Mission Loup

Nos aïeux savaient-ils vraiment mieux que nous ?

Le 14/08/2026

Comparer les époques est indispensable. Les transposer est une erreur. Du loup de nos aïeux à celui d’aujourd’hui, sociétés, paysages, connaissances et conditions de vie ont profondément changé. Que nous apprend réellement l’histoire lorsque nous acceptons de la regarder dans toute sa complexité ?

Illustration article ml

Dans les débats entourant la présence du loup, une phrase revient régulièrement depuis trois décennies : « Nos anciens savaient pourquoi ils avaient éliminé le loup. » 

L’argument paraît simple, presque imparable. Si ceux qui vivaient autrefois au contact du loup ont cherché à le faire disparaître, c’est qu’ils avaient nécessairement de bonnes raisons. Et puisque nos ancêtres connaissaient la montagne, l’élevage et la rudesse de la vie mieux que nous, pourquoi remettre aujourd’hui leurs décisions en question ?

La réalité historique est pourtant beaucoup plus complexe. La première erreur consiste peut-être à demander à nos aïeux de répondre à une question qui est la nôtre.

"Nos aïeux n'étaient pas à notre place."


Des décisions prises dans une autre réalité

Les populations rurales des siècles passés vivaient dans un contexte radicalement différent du nôtre. L’agriculture occupait une place centrale, les moyens de subsistance étaient précaires, les protections sociales inexistantes, les connaissances scientifiques très limitées et la perte de quelques animaux pouvait avoir des conséquences considérables pour une famille.

La faune sauvage elle-même évoluait dans un environnement différent. Plusieurs espèces d’ongulés aujourd’hui abondantes avaient fortement régressé ou disparu de certaines régions. Au 19ème siècle, la misère et la famine ont poussé la population à chasser, faisant disparaître cerfs et bouquetins en Valais. Leurs populations se sont depuis reconstituées, sous l'effet notamment de mesures de protection, de gestion et, pour certaines espèces, de programmes de réintroduction. Il convient de préciser également que les paysages, l’utilisation des forêts, les pratiques agricoles, la disponibilité des ressources alimentaires et la présence humaine n’étaient en rien comparables à ceux d’aujourd’hui.

Le loup pouvait donc représenter une concurrence directe pour des populations dont la survie dépendait largement de leurs animaux domestiques (viande, utilisation de la laine, etc.). Comprendre ces faits du passé ne signifie ni idéaliser cette époque, ni condamner ceux qui l’ont vécue. Cela signifie simplement replacer leurs décisions dans les conditions qui étaient les leurs, dans un contexte précis propre à cette époque là. Depuis lors, la fonction économique et sociale de l'élevage a elle aussi profondément évolué. Mondialisation des échanges, importations, politiques agricoles, paiements directs et évolution de la consommation ont modifié les conditions dans lesquelles l'agriculture de montagne s'exerce. Comparer l'élevage de subsistance des siècles passés avec celui d'aujourd'hui nécessite donc, là encore, de tenir compte du contexte.

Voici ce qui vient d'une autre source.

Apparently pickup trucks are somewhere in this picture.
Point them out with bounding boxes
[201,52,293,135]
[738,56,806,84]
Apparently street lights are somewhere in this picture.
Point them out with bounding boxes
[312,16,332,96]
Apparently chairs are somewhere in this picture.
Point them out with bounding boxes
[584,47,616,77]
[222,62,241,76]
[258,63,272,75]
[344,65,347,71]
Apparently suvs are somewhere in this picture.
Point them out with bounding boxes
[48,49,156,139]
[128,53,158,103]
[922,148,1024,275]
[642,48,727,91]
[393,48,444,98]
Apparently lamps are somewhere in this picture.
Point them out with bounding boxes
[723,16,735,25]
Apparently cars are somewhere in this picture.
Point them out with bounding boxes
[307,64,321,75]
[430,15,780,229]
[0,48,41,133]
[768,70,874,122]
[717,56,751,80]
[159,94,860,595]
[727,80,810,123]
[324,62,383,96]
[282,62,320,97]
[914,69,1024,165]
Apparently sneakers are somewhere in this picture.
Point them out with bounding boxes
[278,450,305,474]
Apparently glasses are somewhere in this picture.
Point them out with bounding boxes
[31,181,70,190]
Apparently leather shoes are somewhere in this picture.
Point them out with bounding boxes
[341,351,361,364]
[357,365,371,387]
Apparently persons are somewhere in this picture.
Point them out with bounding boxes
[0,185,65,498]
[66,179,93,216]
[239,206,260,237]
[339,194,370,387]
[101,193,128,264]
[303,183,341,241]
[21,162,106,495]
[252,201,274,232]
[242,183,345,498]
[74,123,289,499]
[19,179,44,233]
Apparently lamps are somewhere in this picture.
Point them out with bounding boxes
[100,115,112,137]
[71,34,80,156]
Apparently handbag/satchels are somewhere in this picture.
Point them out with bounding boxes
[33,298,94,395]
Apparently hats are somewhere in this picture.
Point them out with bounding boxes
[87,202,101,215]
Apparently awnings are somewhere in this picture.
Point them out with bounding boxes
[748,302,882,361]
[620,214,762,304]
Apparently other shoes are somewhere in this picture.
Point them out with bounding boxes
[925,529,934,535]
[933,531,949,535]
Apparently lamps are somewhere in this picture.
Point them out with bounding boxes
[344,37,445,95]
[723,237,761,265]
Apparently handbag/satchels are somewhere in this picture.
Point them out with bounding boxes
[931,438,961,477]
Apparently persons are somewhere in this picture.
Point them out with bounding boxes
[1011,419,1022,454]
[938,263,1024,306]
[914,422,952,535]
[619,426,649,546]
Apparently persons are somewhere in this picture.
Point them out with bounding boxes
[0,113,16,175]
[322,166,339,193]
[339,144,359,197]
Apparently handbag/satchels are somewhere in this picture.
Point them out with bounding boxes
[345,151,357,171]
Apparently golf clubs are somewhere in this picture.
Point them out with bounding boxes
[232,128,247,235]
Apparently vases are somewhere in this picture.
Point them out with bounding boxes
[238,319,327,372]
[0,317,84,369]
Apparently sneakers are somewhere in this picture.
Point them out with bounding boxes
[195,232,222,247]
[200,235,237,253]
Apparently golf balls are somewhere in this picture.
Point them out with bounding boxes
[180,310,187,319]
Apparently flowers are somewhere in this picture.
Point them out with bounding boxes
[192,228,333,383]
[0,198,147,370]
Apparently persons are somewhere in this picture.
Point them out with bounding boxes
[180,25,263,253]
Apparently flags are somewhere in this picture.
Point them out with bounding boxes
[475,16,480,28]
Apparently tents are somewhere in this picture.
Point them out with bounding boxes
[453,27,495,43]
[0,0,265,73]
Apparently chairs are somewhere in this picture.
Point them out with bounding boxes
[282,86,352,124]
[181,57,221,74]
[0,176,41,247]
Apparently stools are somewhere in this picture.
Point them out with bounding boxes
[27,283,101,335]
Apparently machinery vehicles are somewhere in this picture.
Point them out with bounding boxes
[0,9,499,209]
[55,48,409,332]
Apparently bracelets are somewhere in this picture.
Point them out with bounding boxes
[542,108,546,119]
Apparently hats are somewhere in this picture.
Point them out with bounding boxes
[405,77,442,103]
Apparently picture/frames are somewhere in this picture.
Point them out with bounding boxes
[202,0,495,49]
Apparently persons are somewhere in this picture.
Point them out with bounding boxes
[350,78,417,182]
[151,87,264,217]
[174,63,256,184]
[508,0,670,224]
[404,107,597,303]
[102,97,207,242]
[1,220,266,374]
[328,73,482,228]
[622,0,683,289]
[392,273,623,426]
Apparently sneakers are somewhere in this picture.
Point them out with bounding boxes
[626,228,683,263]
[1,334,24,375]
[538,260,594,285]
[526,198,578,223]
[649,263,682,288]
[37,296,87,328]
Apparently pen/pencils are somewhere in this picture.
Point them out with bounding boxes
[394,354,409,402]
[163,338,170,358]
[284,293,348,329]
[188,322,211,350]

Nos ancêtres ne disposaient ni de la biologie moderne, ni de l’écologie comportementale, ni du suivi génétique, ni des pièges photographiques, ni des colliers GPS, ni des connaissances actuelles sur les écosystèmes. Ils agissaient à partir de leurs observations et de leurs expériences, mais également dans un univers culturel fait de croyances et de peurs propres à leur époque. Certaines représentations ont ainsi conduit des chouettes à être clouées sur les portes des maisons pour  éloigner le "mal" ou contribué à la persécution du gypaète barbu, autrefois accusé jusque dans son nom et sa réputation d'emporter des agneaux, voire de jeunes enfants. Ces exemples rappellent combien la perception d'une espèce peut être influencée par les connaissances, mais aussi et surtout par les croyances et représentations culturelles propres à une époque. 

Ce que décidaient et faisaient nos anciens, durant les siècles passés, était donc parfaitement humain, en rapport avec leur époque et leurs connaissances du moment. Mais cela ne leur conférait pas l’infaillibilité.

"Nos aïeux avaient fait disparaître le loup d'un écosystème qui avait lui-même été profondément transformé par l'homme".


Le passé n’est pas un mode d’emploi

L’humanité a longtemps détruit des zones humides parce qu’elles étaient considérées comme insalubres, éliminé des prédateurs jugés nuisibles, surexploité certaines espèces ou transformé profondément des écosystèmes sans pouvoir anticiper toutes les conséquences de ces décisions.

Certaines pratiques anciennes étaient remarquablement adaptées à leur environnement. D’autres se sont révélées dommageables avec le recul et l’évolution des connaissances. C’est précisément ainsi que fonctionne le progrès : chaque génération hérite de l’expérience des précédentes, mais également de la possibilité de corriger leurs erreurs. Respecter nos anciens ne signifie donc pas reproduire leurs choix à l’identique, cela signifie aussi comprendre pourquoi ils les ont faits. Et accepter que toute génération sera porteuse de découvertes et de réussites, mais également d’erreurs et de connaissances appelées à être corrigées ou complétées au gré des avancées futures.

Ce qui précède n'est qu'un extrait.